Пуля для певца | страница 7



Это было странно. Вертухай привык к тому, что обычно уже через несколько минут из прессхаты начинали доноситься крики о помощи, глухие удары и стоны, но сегодня этого почему-то не было. Наверное, подумал он, прессовальщики решили для начала нагнать на жертву страху, а уже потом перейти к физическим методам воздействия.

В общем-то так оно и было, но вертухай даже в кошмарном сне не мог представить, что началось потом. Примерно через полчаса он услышал, что в пресс-хате кто-то запел. Вертухай знал, что на обработку привели известного певца Романа Меньшикова. Песни Романа вертухаю не нравились. Ему вообще не нравились никакие песни, и лучшей музыкой для него были проклятия и стоны тех, кого отправляли в карцер, еще любил он тихий шелест денежных знаков.

Вертухай прислушался, но слова и мелодия песни были совершенно неразборчивы, и он подумал, что либо Меньшикова заставили петь на потеху палачам, либо он просто сошел с ума от страха и его придется отправить в санчасть. Такое иногда случалось.

Наконец пение прекратилось, и через несколько минут раздался требовательный стук в дверь. Никаких криков при этом не было. Стук повторился, и из пресс-хаты донесся глухой крик:

— Эй, начальник, отворяй калитку!

Ухмыльнувшись, вертухай встал с табуретки и, позвякивая ключами, неторопливо пошел на зов. Не иначе как певец спекся, решил он. Да, артисты хилые людишки, куда им тягаться с жестокими и безжалостными уголовниками…

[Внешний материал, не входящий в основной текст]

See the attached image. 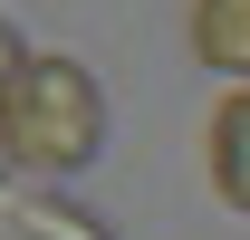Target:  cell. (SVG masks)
<instances>
[{"label": "cell", "instance_id": "277c9868", "mask_svg": "<svg viewBox=\"0 0 250 240\" xmlns=\"http://www.w3.org/2000/svg\"><path fill=\"white\" fill-rule=\"evenodd\" d=\"M20 67L29 58H20V39H10V20H0V106H10V87H20Z\"/></svg>", "mask_w": 250, "mask_h": 240}, {"label": "cell", "instance_id": "3957f363", "mask_svg": "<svg viewBox=\"0 0 250 240\" xmlns=\"http://www.w3.org/2000/svg\"><path fill=\"white\" fill-rule=\"evenodd\" d=\"M192 48L231 77H250V0H192Z\"/></svg>", "mask_w": 250, "mask_h": 240}, {"label": "cell", "instance_id": "7a4b0ae2", "mask_svg": "<svg viewBox=\"0 0 250 240\" xmlns=\"http://www.w3.org/2000/svg\"><path fill=\"white\" fill-rule=\"evenodd\" d=\"M212 192L231 211H250V87L212 106Z\"/></svg>", "mask_w": 250, "mask_h": 240}, {"label": "cell", "instance_id": "6da1fadb", "mask_svg": "<svg viewBox=\"0 0 250 240\" xmlns=\"http://www.w3.org/2000/svg\"><path fill=\"white\" fill-rule=\"evenodd\" d=\"M106 135V96L77 58H29L20 67V87L0 106V144L10 163H29V173H77Z\"/></svg>", "mask_w": 250, "mask_h": 240}]
</instances>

Отперев дверь, вертухай заглянул в камеру и выронил ключи.

Роман стоял, прислонившись к железному косяку дверного проема, и спокойно курил сигарету. А в камере…

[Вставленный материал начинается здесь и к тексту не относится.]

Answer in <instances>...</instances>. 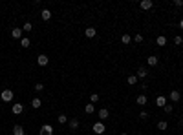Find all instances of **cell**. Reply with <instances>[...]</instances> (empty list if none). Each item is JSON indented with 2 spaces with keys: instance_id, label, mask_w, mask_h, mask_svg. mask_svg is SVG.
I'll use <instances>...</instances> for the list:
<instances>
[{
  "instance_id": "cell-33",
  "label": "cell",
  "mask_w": 183,
  "mask_h": 135,
  "mask_svg": "<svg viewBox=\"0 0 183 135\" xmlns=\"http://www.w3.org/2000/svg\"><path fill=\"white\" fill-rule=\"evenodd\" d=\"M174 6H178V7H181V6H183V0H174Z\"/></svg>"
},
{
  "instance_id": "cell-2",
  "label": "cell",
  "mask_w": 183,
  "mask_h": 135,
  "mask_svg": "<svg viewBox=\"0 0 183 135\" xmlns=\"http://www.w3.org/2000/svg\"><path fill=\"white\" fill-rule=\"evenodd\" d=\"M38 135H53V126L51 124H44V126L41 128V133Z\"/></svg>"
},
{
  "instance_id": "cell-1",
  "label": "cell",
  "mask_w": 183,
  "mask_h": 135,
  "mask_svg": "<svg viewBox=\"0 0 183 135\" xmlns=\"http://www.w3.org/2000/svg\"><path fill=\"white\" fill-rule=\"evenodd\" d=\"M0 99H2L4 102H11V101H13V91H11V89H7V88H6L2 93H0Z\"/></svg>"
},
{
  "instance_id": "cell-22",
  "label": "cell",
  "mask_w": 183,
  "mask_h": 135,
  "mask_svg": "<svg viewBox=\"0 0 183 135\" xmlns=\"http://www.w3.org/2000/svg\"><path fill=\"white\" fill-rule=\"evenodd\" d=\"M57 121H59V124H66L68 121H70V119H68V117H66V115H64V113H61V115H59V117H57Z\"/></svg>"
},
{
  "instance_id": "cell-26",
  "label": "cell",
  "mask_w": 183,
  "mask_h": 135,
  "mask_svg": "<svg viewBox=\"0 0 183 135\" xmlns=\"http://www.w3.org/2000/svg\"><path fill=\"white\" fill-rule=\"evenodd\" d=\"M22 31H33V26H31V22H26V24H24Z\"/></svg>"
},
{
  "instance_id": "cell-32",
  "label": "cell",
  "mask_w": 183,
  "mask_h": 135,
  "mask_svg": "<svg viewBox=\"0 0 183 135\" xmlns=\"http://www.w3.org/2000/svg\"><path fill=\"white\" fill-rule=\"evenodd\" d=\"M172 109H174V108H172V104H165V111L167 113H172Z\"/></svg>"
},
{
  "instance_id": "cell-5",
  "label": "cell",
  "mask_w": 183,
  "mask_h": 135,
  "mask_svg": "<svg viewBox=\"0 0 183 135\" xmlns=\"http://www.w3.org/2000/svg\"><path fill=\"white\" fill-rule=\"evenodd\" d=\"M48 60H49V58H48V55H38V57H37V62H38V66H48Z\"/></svg>"
},
{
  "instance_id": "cell-19",
  "label": "cell",
  "mask_w": 183,
  "mask_h": 135,
  "mask_svg": "<svg viewBox=\"0 0 183 135\" xmlns=\"http://www.w3.org/2000/svg\"><path fill=\"white\" fill-rule=\"evenodd\" d=\"M137 81H139V79H137V75H130V77L126 79V82L130 84V86H134V84H137Z\"/></svg>"
},
{
  "instance_id": "cell-27",
  "label": "cell",
  "mask_w": 183,
  "mask_h": 135,
  "mask_svg": "<svg viewBox=\"0 0 183 135\" xmlns=\"http://www.w3.org/2000/svg\"><path fill=\"white\" fill-rule=\"evenodd\" d=\"M33 89H35V91H42V89H44V84H42V82H37Z\"/></svg>"
},
{
  "instance_id": "cell-23",
  "label": "cell",
  "mask_w": 183,
  "mask_h": 135,
  "mask_svg": "<svg viewBox=\"0 0 183 135\" xmlns=\"http://www.w3.org/2000/svg\"><path fill=\"white\" fill-rule=\"evenodd\" d=\"M121 42H123V44H130V42H132V37H130V35H126V33L121 35Z\"/></svg>"
},
{
  "instance_id": "cell-29",
  "label": "cell",
  "mask_w": 183,
  "mask_h": 135,
  "mask_svg": "<svg viewBox=\"0 0 183 135\" xmlns=\"http://www.w3.org/2000/svg\"><path fill=\"white\" fill-rule=\"evenodd\" d=\"M97 101H99V95H97V93H92V97H90V102L93 104V102H97Z\"/></svg>"
},
{
  "instance_id": "cell-28",
  "label": "cell",
  "mask_w": 183,
  "mask_h": 135,
  "mask_svg": "<svg viewBox=\"0 0 183 135\" xmlns=\"http://www.w3.org/2000/svg\"><path fill=\"white\" fill-rule=\"evenodd\" d=\"M174 44H178V46H181V44H183V38L180 37V35H178V37H174Z\"/></svg>"
},
{
  "instance_id": "cell-11",
  "label": "cell",
  "mask_w": 183,
  "mask_h": 135,
  "mask_svg": "<svg viewBox=\"0 0 183 135\" xmlns=\"http://www.w3.org/2000/svg\"><path fill=\"white\" fill-rule=\"evenodd\" d=\"M148 77V69L147 68H139L137 69V79H147Z\"/></svg>"
},
{
  "instance_id": "cell-21",
  "label": "cell",
  "mask_w": 183,
  "mask_h": 135,
  "mask_svg": "<svg viewBox=\"0 0 183 135\" xmlns=\"http://www.w3.org/2000/svg\"><path fill=\"white\" fill-rule=\"evenodd\" d=\"M20 46H22V48H29V46H31V40H29L28 37H22V40H20Z\"/></svg>"
},
{
  "instance_id": "cell-35",
  "label": "cell",
  "mask_w": 183,
  "mask_h": 135,
  "mask_svg": "<svg viewBox=\"0 0 183 135\" xmlns=\"http://www.w3.org/2000/svg\"><path fill=\"white\" fill-rule=\"evenodd\" d=\"M180 124H181V126H183V119H180Z\"/></svg>"
},
{
  "instance_id": "cell-31",
  "label": "cell",
  "mask_w": 183,
  "mask_h": 135,
  "mask_svg": "<svg viewBox=\"0 0 183 135\" xmlns=\"http://www.w3.org/2000/svg\"><path fill=\"white\" fill-rule=\"evenodd\" d=\"M134 40H136L137 44H139V42H143V35H139V33H137L136 37H134Z\"/></svg>"
},
{
  "instance_id": "cell-36",
  "label": "cell",
  "mask_w": 183,
  "mask_h": 135,
  "mask_svg": "<svg viewBox=\"0 0 183 135\" xmlns=\"http://www.w3.org/2000/svg\"><path fill=\"white\" fill-rule=\"evenodd\" d=\"M121 135H128V133H121Z\"/></svg>"
},
{
  "instance_id": "cell-30",
  "label": "cell",
  "mask_w": 183,
  "mask_h": 135,
  "mask_svg": "<svg viewBox=\"0 0 183 135\" xmlns=\"http://www.w3.org/2000/svg\"><path fill=\"white\" fill-rule=\"evenodd\" d=\"M139 119H143V121H145V119H148V111H145V109H143V111L139 113Z\"/></svg>"
},
{
  "instance_id": "cell-17",
  "label": "cell",
  "mask_w": 183,
  "mask_h": 135,
  "mask_svg": "<svg viewBox=\"0 0 183 135\" xmlns=\"http://www.w3.org/2000/svg\"><path fill=\"white\" fill-rule=\"evenodd\" d=\"M156 44H157V46H165V44H167V37H165V35H159V37H157L156 38Z\"/></svg>"
},
{
  "instance_id": "cell-8",
  "label": "cell",
  "mask_w": 183,
  "mask_h": 135,
  "mask_svg": "<svg viewBox=\"0 0 183 135\" xmlns=\"http://www.w3.org/2000/svg\"><path fill=\"white\" fill-rule=\"evenodd\" d=\"M139 6H141V9H152L154 7V2H152V0H143Z\"/></svg>"
},
{
  "instance_id": "cell-18",
  "label": "cell",
  "mask_w": 183,
  "mask_h": 135,
  "mask_svg": "<svg viewBox=\"0 0 183 135\" xmlns=\"http://www.w3.org/2000/svg\"><path fill=\"white\" fill-rule=\"evenodd\" d=\"M41 18H42V20H49V18H51V11H49V9H42Z\"/></svg>"
},
{
  "instance_id": "cell-25",
  "label": "cell",
  "mask_w": 183,
  "mask_h": 135,
  "mask_svg": "<svg viewBox=\"0 0 183 135\" xmlns=\"http://www.w3.org/2000/svg\"><path fill=\"white\" fill-rule=\"evenodd\" d=\"M84 111H86V113H93V111H95V106H93L92 102H88L86 106H84Z\"/></svg>"
},
{
  "instance_id": "cell-9",
  "label": "cell",
  "mask_w": 183,
  "mask_h": 135,
  "mask_svg": "<svg viewBox=\"0 0 183 135\" xmlns=\"http://www.w3.org/2000/svg\"><path fill=\"white\" fill-rule=\"evenodd\" d=\"M11 37H13V38H18V40H22V29H18V28L11 29Z\"/></svg>"
},
{
  "instance_id": "cell-10",
  "label": "cell",
  "mask_w": 183,
  "mask_h": 135,
  "mask_svg": "<svg viewBox=\"0 0 183 135\" xmlns=\"http://www.w3.org/2000/svg\"><path fill=\"white\" fill-rule=\"evenodd\" d=\"M148 102V99H147V95H139V97L136 99V104L137 106H145V104Z\"/></svg>"
},
{
  "instance_id": "cell-3",
  "label": "cell",
  "mask_w": 183,
  "mask_h": 135,
  "mask_svg": "<svg viewBox=\"0 0 183 135\" xmlns=\"http://www.w3.org/2000/svg\"><path fill=\"white\" fill-rule=\"evenodd\" d=\"M105 124H103V122H95V124H93V133H97V135H101V133H105Z\"/></svg>"
},
{
  "instance_id": "cell-12",
  "label": "cell",
  "mask_w": 183,
  "mask_h": 135,
  "mask_svg": "<svg viewBox=\"0 0 183 135\" xmlns=\"http://www.w3.org/2000/svg\"><path fill=\"white\" fill-rule=\"evenodd\" d=\"M13 135H26V132L20 124H17V126H13Z\"/></svg>"
},
{
  "instance_id": "cell-6",
  "label": "cell",
  "mask_w": 183,
  "mask_h": 135,
  "mask_svg": "<svg viewBox=\"0 0 183 135\" xmlns=\"http://www.w3.org/2000/svg\"><path fill=\"white\" fill-rule=\"evenodd\" d=\"M157 62H159V58H157L156 55H150V57L147 58V64H148V66H150V68H154V66H157Z\"/></svg>"
},
{
  "instance_id": "cell-34",
  "label": "cell",
  "mask_w": 183,
  "mask_h": 135,
  "mask_svg": "<svg viewBox=\"0 0 183 135\" xmlns=\"http://www.w3.org/2000/svg\"><path fill=\"white\" fill-rule=\"evenodd\" d=\"M180 28L183 29V18H181V20H180Z\"/></svg>"
},
{
  "instance_id": "cell-20",
  "label": "cell",
  "mask_w": 183,
  "mask_h": 135,
  "mask_svg": "<svg viewBox=\"0 0 183 135\" xmlns=\"http://www.w3.org/2000/svg\"><path fill=\"white\" fill-rule=\"evenodd\" d=\"M31 106L35 108V109H37V108H41V106H42V101H41V99H38V97H35V99H33V101H31Z\"/></svg>"
},
{
  "instance_id": "cell-24",
  "label": "cell",
  "mask_w": 183,
  "mask_h": 135,
  "mask_svg": "<svg viewBox=\"0 0 183 135\" xmlns=\"http://www.w3.org/2000/svg\"><path fill=\"white\" fill-rule=\"evenodd\" d=\"M167 128H169V124H167V121H159V122H157V130H161V132H165Z\"/></svg>"
},
{
  "instance_id": "cell-4",
  "label": "cell",
  "mask_w": 183,
  "mask_h": 135,
  "mask_svg": "<svg viewBox=\"0 0 183 135\" xmlns=\"http://www.w3.org/2000/svg\"><path fill=\"white\" fill-rule=\"evenodd\" d=\"M11 111H13L15 115H20V113L24 111V106H22L20 102H15V104H13V108H11Z\"/></svg>"
},
{
  "instance_id": "cell-7",
  "label": "cell",
  "mask_w": 183,
  "mask_h": 135,
  "mask_svg": "<svg viewBox=\"0 0 183 135\" xmlns=\"http://www.w3.org/2000/svg\"><path fill=\"white\" fill-rule=\"evenodd\" d=\"M84 35H86L88 38H93V37L97 35V29H95V28H86V29H84Z\"/></svg>"
},
{
  "instance_id": "cell-13",
  "label": "cell",
  "mask_w": 183,
  "mask_h": 135,
  "mask_svg": "<svg viewBox=\"0 0 183 135\" xmlns=\"http://www.w3.org/2000/svg\"><path fill=\"white\" fill-rule=\"evenodd\" d=\"M165 104H167V99L163 97V95H159V97L156 99V106H159V108H165Z\"/></svg>"
},
{
  "instance_id": "cell-14",
  "label": "cell",
  "mask_w": 183,
  "mask_h": 135,
  "mask_svg": "<svg viewBox=\"0 0 183 135\" xmlns=\"http://www.w3.org/2000/svg\"><path fill=\"white\" fill-rule=\"evenodd\" d=\"M108 115H110V113H108V109H106V108L99 109V119H101V121H106V119H108Z\"/></svg>"
},
{
  "instance_id": "cell-37",
  "label": "cell",
  "mask_w": 183,
  "mask_h": 135,
  "mask_svg": "<svg viewBox=\"0 0 183 135\" xmlns=\"http://www.w3.org/2000/svg\"><path fill=\"white\" fill-rule=\"evenodd\" d=\"M11 135H13V133H11Z\"/></svg>"
},
{
  "instance_id": "cell-15",
  "label": "cell",
  "mask_w": 183,
  "mask_h": 135,
  "mask_svg": "<svg viewBox=\"0 0 183 135\" xmlns=\"http://www.w3.org/2000/svg\"><path fill=\"white\" fill-rule=\"evenodd\" d=\"M68 126H70V130H77L79 128V119H70V121H68Z\"/></svg>"
},
{
  "instance_id": "cell-16",
  "label": "cell",
  "mask_w": 183,
  "mask_h": 135,
  "mask_svg": "<svg viewBox=\"0 0 183 135\" xmlns=\"http://www.w3.org/2000/svg\"><path fill=\"white\" fill-rule=\"evenodd\" d=\"M170 101H172V102H178V101H180V91H178V89H172V91H170Z\"/></svg>"
}]
</instances>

В камере было четыре трупа и огромная лужа крови.

Бригадир прессовальщиков Сухой сидел на полу у койки, его голова была откинута назад, а там, где раньше было горло, зияла огромная кровавая рана, похожая на разинутый в беззвучном крике рот. Рядом с его левой рукой валялся окровавленный нож с широким лезвием. Валуй лежал у стены лицом вниз, и то, как его голова была повернута набок, не давало никакой надежды на то, что он был жив. То же можно было сказать и о Мяснике — его правая рука все еще сжимала бритву, а вся внутренняя сторона левого предплечья была разлохмачена в кровавую лапшу, и такой способ вскрытия вен, судя по всему, привел к желаемому результату с трехсотпроцентной гарантией. А в дальнем углу камеры сидел Лолита, опираясь спиной на стену, и его внутренности сползали по коленям.

На лице Лолиты застыла томная улыбка, которая говорила о том, что харакири — его любимое удовольствие.